Aussi l'angoisse devant la mort est-elle en quelque sorte l'angoisse devant la liberté, devant notre être au monde. Et s' « il est exclu de confondre l'angoisse de la mort avec la peur de décéder », c'est précisément que « l'angoisse de la mort est angoisse « devant » le pouvoir-être le plus propre, absolu, indépassable ». La capacité d'assumer la possibilité de la mort propre, et par suite de se découvrir comme être au monde , comme jeté, librement, dans le monde, a donc partie liée avec la capacité du Dasein d'être soi. Or, précisément les bavardages du On à propos de la mort, là encore sombrent dans l'inauthenticité et le recouvrement.

Il s'agit de camoufler cette mort qui est la mienne en événement, en bien connu. « Si jamais l'équivoque caractérise en propre le bavardage, c'est bien lorsqu'il prend la forme de ce parler sur la mort.
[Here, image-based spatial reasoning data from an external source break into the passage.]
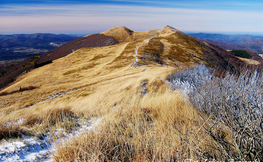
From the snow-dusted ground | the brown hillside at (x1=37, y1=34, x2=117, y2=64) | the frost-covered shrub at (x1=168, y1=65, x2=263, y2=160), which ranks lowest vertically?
the snow-dusted ground

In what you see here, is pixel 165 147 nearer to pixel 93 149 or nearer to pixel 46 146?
→ pixel 93 149

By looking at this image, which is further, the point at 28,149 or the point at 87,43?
the point at 87,43

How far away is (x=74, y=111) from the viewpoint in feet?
21.2

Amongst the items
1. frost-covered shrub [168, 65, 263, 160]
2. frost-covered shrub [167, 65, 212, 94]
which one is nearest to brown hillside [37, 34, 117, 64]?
frost-covered shrub [167, 65, 212, 94]

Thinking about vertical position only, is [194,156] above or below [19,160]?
above

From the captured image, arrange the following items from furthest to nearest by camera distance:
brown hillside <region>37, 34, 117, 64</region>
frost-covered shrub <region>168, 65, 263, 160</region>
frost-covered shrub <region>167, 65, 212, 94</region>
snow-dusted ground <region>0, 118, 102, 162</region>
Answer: brown hillside <region>37, 34, 117, 64</region>, frost-covered shrub <region>167, 65, 212, 94</region>, snow-dusted ground <region>0, 118, 102, 162</region>, frost-covered shrub <region>168, 65, 263, 160</region>

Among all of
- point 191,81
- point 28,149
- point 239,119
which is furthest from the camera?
point 191,81

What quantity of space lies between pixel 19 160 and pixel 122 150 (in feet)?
7.61

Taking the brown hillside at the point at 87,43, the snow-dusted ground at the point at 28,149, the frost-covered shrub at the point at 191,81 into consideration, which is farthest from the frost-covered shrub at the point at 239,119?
the brown hillside at the point at 87,43

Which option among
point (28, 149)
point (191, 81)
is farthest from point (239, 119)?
point (191, 81)

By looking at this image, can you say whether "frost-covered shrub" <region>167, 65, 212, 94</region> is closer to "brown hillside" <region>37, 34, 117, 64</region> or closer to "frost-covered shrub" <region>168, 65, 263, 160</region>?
"frost-covered shrub" <region>168, 65, 263, 160</region>

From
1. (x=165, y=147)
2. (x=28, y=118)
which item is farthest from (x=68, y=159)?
(x=28, y=118)

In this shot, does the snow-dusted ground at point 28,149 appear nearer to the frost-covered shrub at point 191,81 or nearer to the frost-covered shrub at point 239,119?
the frost-covered shrub at point 239,119

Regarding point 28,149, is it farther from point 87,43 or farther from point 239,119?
point 87,43
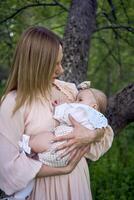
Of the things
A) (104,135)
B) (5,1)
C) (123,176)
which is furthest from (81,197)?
(5,1)

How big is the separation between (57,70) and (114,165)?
2881 millimetres

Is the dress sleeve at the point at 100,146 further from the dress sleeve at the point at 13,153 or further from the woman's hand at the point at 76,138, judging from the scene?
the dress sleeve at the point at 13,153

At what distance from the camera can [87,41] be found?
4938 millimetres

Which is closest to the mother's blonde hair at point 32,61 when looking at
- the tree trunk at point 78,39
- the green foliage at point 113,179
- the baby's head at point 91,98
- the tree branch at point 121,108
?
the baby's head at point 91,98

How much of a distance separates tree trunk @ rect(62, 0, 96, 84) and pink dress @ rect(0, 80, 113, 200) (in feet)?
5.74

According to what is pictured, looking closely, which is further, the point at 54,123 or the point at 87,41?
the point at 87,41

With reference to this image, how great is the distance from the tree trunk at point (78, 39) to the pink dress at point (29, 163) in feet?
5.74

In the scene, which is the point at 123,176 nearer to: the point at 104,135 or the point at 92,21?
the point at 92,21

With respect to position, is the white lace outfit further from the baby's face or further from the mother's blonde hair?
the mother's blonde hair

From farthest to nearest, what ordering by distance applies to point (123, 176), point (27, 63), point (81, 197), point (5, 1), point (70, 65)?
point (5, 1) → point (123, 176) → point (70, 65) → point (81, 197) → point (27, 63)

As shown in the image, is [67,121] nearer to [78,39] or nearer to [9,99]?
[9,99]

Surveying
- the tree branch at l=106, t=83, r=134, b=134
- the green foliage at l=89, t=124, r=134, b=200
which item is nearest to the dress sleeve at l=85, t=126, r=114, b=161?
the tree branch at l=106, t=83, r=134, b=134

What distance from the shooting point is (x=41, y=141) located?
9.20 ft

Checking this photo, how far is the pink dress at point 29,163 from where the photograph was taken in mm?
2785
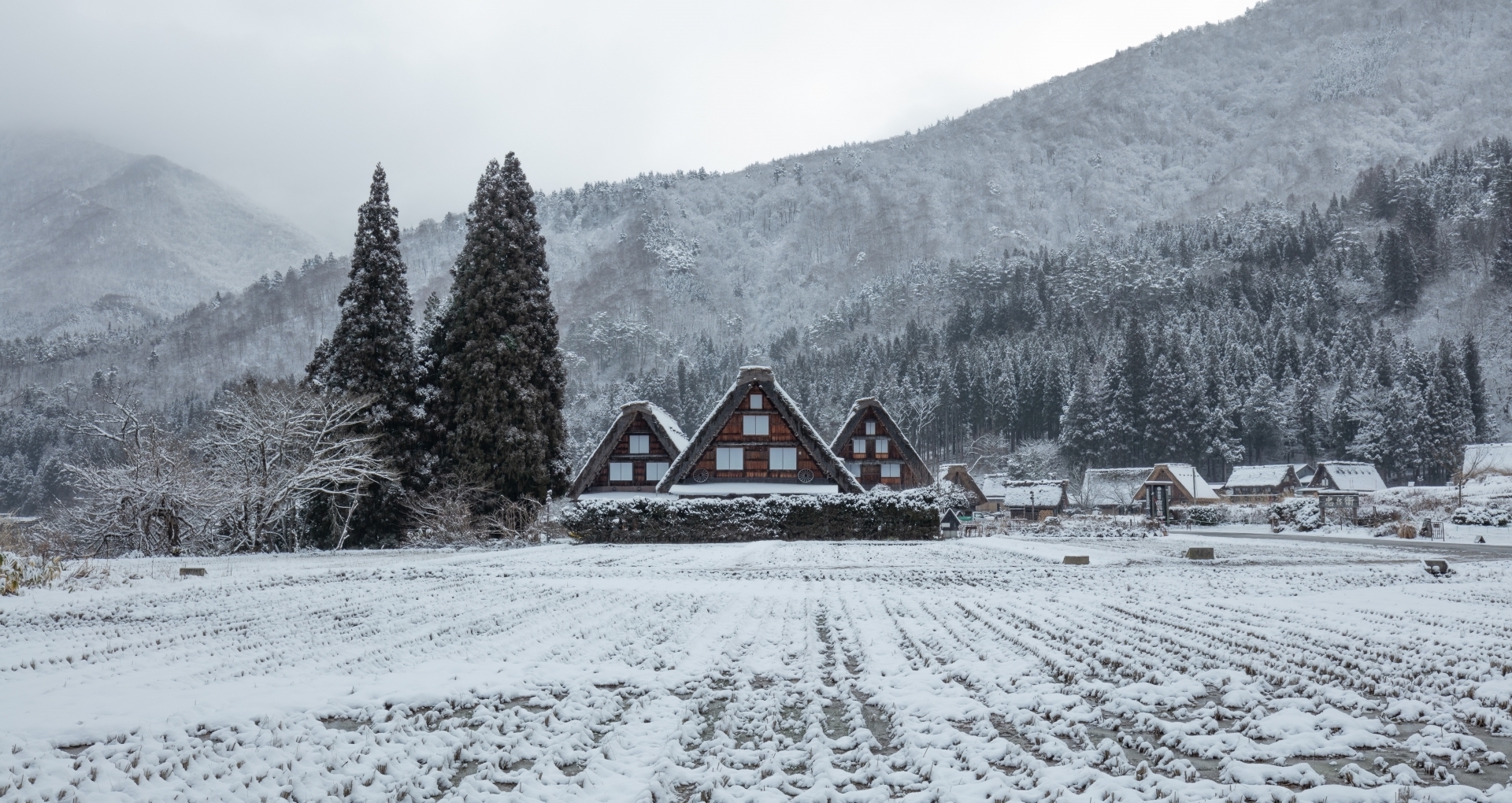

Le mourir, qui est essentiellement et irreprésentablement mien, est perverti en événement publiquement survenant.

» Le discours du On transforme la mort en accident : « le On meurt, propage l'opinion que la mort frapperait pour ainsi dire le On ».

Là encore il s'agit de se démettre de ses responsabilités et même de soi-même. Ces bavardages interdissent à l'angoisse de la mort de se faire jour : en ce sens, ils privent l'individu de la possibilité de l'accès à son être propre.

« Dans l'angoisse de la mort, le Dasein est transporté devant lui-même [...] Or le On prend soin d'inverser cette angoisse en une peur d'un événement qui arrive.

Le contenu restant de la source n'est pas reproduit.